The systematic nature of the method can be traced in the fact that it is divided into successive stages, sub-stages, “means of inquiry”. The incidental evidence obtained because of its implementation is related to clearly defined tactical tasks aimed at achieving specific goals (“building a picture of the crime”, clarifying its circumstances, etc.).
The method is characterized by stages like stages are logically defined, consistent, the movement behind them makes it possible to clarify the “picture” of what happened, obtain and evaluate indirect evidence concerning the facts of the offender at the scene, his movement there, things and items that he seized as a result of criminal acts, the manner of committing both the crime as a whole and individual actions at the scene, as well as structural elements of the crime: methods of its preparation, direct commission, and concealment.
The method is built with the activity approach. It uses such elements of the approach as “object of crime”, “place of crime”, “tools” and “means of crime”, “traces of crime”, “eyewitnesses” of the event, “motives” of the perpetrator, and its “purpose”, “time”, “events”, “way” of the crime. All these elements are “embedded” in the method in accordance with the logic of the activity approach and make it possible to clarify them as the implementation of the measures proposed in the method (investigative and operational actions).
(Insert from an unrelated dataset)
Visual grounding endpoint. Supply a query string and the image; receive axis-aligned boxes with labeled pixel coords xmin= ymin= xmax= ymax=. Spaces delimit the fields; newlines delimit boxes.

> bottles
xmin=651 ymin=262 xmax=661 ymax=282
The analyzed method used a situational approach. The “deployment” of the method begins with the situation when the “scene” (crime) is identified, as well as the proposed actions in a situation where such a “scene” does not exist or physical evidence and traces of illegal actions, that is, destroyed. In addition, a variable situational approach to the evaluation of indirect evidence and actions of suspects is proposed.
Yakymov’s method took into account the best provisions of such methods previously developed by scientists from leading European countries E. Anushat (Germany), A. Weingart (Germany), G. Gross (Austria), A. Nietzsche (Italy), G. Schneik ert (Germany) etc. This method lays the foundations for the development of a modern section of criminology: forensic methodology and forensic doctrine of methods of investigating criminal offenses.
Key words: method of cognition in criminology, method of investigation, the general method of investigation, investigation of criminal offenses, history of criminology, crime detection, methods of crime investigation, activity approach in criminology, stages of crime investigation, Ivan Yakymov.